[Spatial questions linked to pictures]

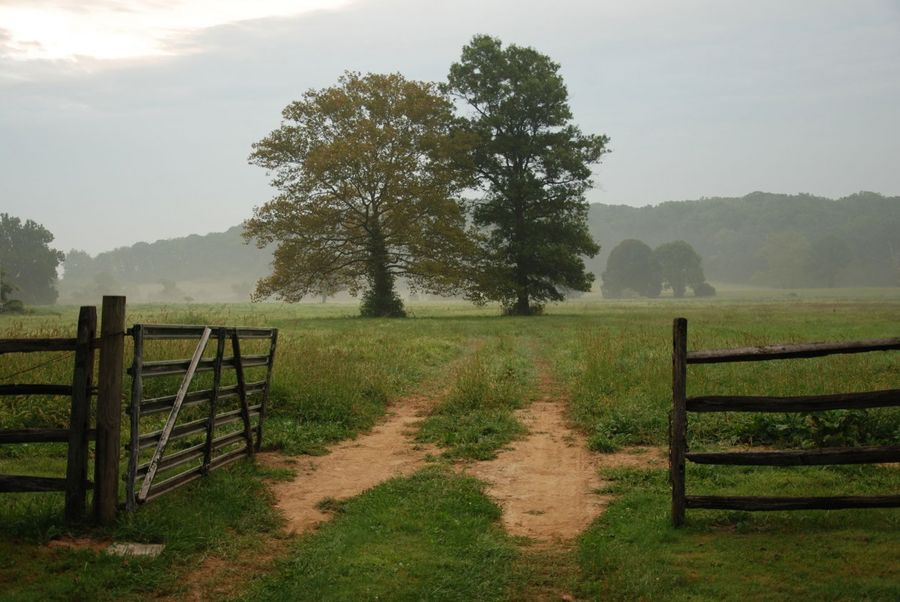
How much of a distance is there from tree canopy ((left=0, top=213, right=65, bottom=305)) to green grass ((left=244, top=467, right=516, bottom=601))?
108667 mm

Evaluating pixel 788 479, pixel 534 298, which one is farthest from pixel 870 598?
pixel 534 298

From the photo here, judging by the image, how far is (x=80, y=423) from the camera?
693 centimetres

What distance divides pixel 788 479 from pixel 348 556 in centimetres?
520

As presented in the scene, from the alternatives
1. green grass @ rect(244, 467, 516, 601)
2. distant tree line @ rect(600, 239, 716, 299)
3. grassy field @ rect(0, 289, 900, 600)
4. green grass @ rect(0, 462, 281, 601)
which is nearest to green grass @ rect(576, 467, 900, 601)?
grassy field @ rect(0, 289, 900, 600)

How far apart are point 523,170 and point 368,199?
1059 centimetres

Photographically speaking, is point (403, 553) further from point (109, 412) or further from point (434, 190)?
point (434, 190)

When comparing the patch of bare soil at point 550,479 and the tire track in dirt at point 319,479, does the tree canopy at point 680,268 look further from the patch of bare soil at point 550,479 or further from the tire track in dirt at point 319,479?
the patch of bare soil at point 550,479

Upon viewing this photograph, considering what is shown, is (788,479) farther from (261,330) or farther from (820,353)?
(261,330)

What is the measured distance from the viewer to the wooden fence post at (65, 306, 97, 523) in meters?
6.91

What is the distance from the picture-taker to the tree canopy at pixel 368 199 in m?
41.6

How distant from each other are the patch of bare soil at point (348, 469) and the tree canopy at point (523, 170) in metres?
33.1

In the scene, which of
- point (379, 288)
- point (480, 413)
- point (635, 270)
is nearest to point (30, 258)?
point (379, 288)

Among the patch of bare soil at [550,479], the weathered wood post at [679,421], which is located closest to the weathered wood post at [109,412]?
the patch of bare soil at [550,479]

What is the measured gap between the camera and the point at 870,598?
501cm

> [Task statement] Can you reproduce everything from the line containing "What is the measured distance" down to the end of the records, word for word?

> [Task output]
What is the measured distance from the viewer to the wooden fence post at (65, 306, 97, 523) in meters?
6.91

What is the distance from the picture-taker to the tree canopy at pixel 368 199 in m?
41.6

How distant from each other are the patch of bare soil at point (348, 469) and the tree canopy at point (523, 170) in metres?
33.1

In the scene, which of
- point (379, 288)
- point (480, 413)
- point (635, 270)
is nearest to point (30, 258)?
point (379, 288)

Among the patch of bare soil at [550,479], the weathered wood post at [679,421], which is located closest to the weathered wood post at [109,412]?
the patch of bare soil at [550,479]

What is the measured gap between the camera and the point at 870,598?
501cm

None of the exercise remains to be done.